> _YOUR INSTRUCTIONS_: What is needed is the number of lines below that contain the string "Print", with no other text.

=== Begin Enclosure ===

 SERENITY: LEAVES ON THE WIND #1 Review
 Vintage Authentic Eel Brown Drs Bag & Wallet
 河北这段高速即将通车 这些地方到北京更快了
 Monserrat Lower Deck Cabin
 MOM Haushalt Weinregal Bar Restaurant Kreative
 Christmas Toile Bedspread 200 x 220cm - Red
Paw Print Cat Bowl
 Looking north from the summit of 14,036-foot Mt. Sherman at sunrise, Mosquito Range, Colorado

=== End Enclosure ===
=== Begin Enclosure ===

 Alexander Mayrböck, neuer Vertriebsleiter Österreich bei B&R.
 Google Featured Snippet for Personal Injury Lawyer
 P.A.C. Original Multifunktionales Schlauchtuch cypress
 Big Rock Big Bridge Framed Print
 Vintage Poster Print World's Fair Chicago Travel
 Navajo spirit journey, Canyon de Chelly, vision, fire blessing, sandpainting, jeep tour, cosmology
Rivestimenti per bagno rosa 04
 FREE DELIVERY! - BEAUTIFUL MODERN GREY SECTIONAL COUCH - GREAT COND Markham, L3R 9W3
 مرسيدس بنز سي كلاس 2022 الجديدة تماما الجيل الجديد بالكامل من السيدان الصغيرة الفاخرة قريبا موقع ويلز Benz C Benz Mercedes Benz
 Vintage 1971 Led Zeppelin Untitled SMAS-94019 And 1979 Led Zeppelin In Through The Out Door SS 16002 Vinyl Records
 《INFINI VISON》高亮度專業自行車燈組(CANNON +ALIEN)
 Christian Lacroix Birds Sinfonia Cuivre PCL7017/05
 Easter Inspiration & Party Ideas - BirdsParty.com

=== End Enclosure ===
=== Begin Enclosure ===

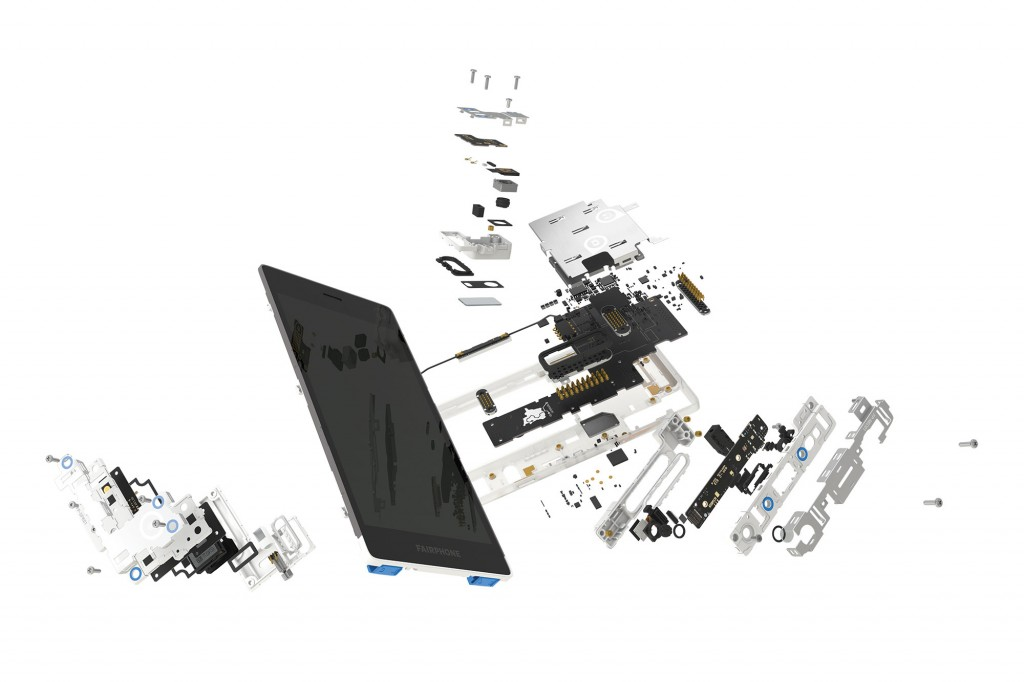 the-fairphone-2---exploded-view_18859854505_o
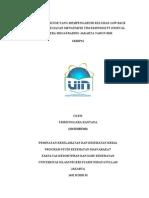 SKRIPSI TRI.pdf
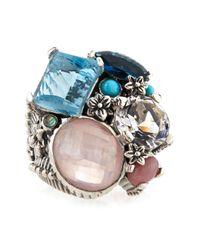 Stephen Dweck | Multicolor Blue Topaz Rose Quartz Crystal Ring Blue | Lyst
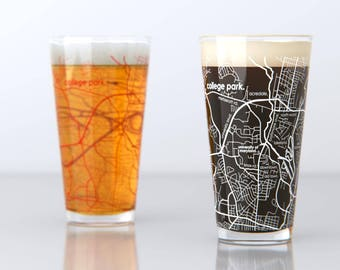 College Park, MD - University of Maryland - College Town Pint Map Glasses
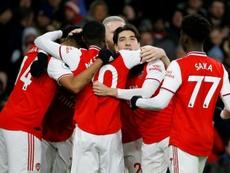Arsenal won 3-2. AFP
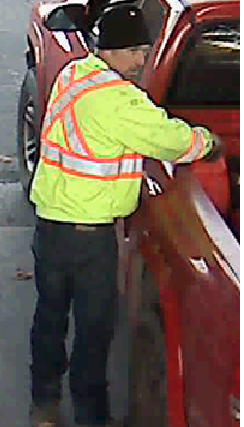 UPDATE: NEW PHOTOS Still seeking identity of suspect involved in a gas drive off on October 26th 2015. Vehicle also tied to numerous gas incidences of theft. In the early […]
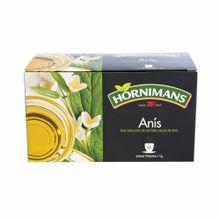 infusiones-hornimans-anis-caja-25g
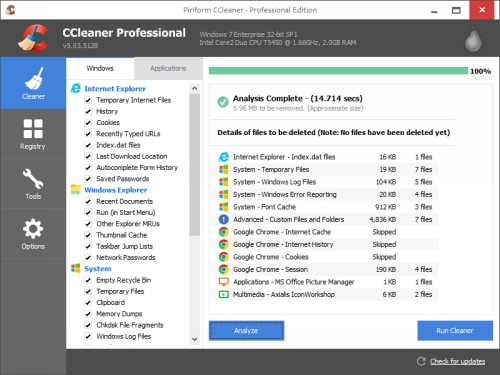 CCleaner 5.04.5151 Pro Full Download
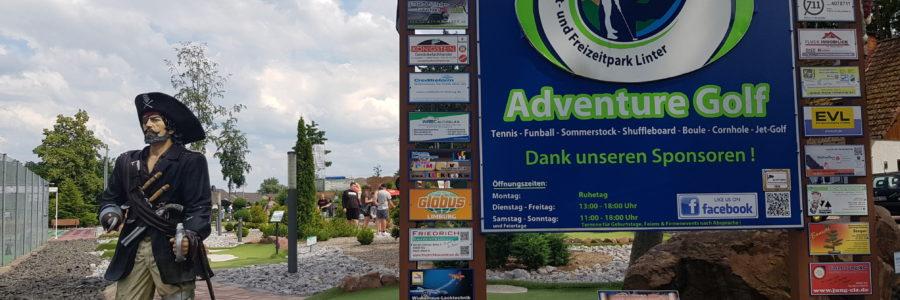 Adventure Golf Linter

=== End Enclosure ===

> _SOLUTION FOR THIS PROBLEM_: 3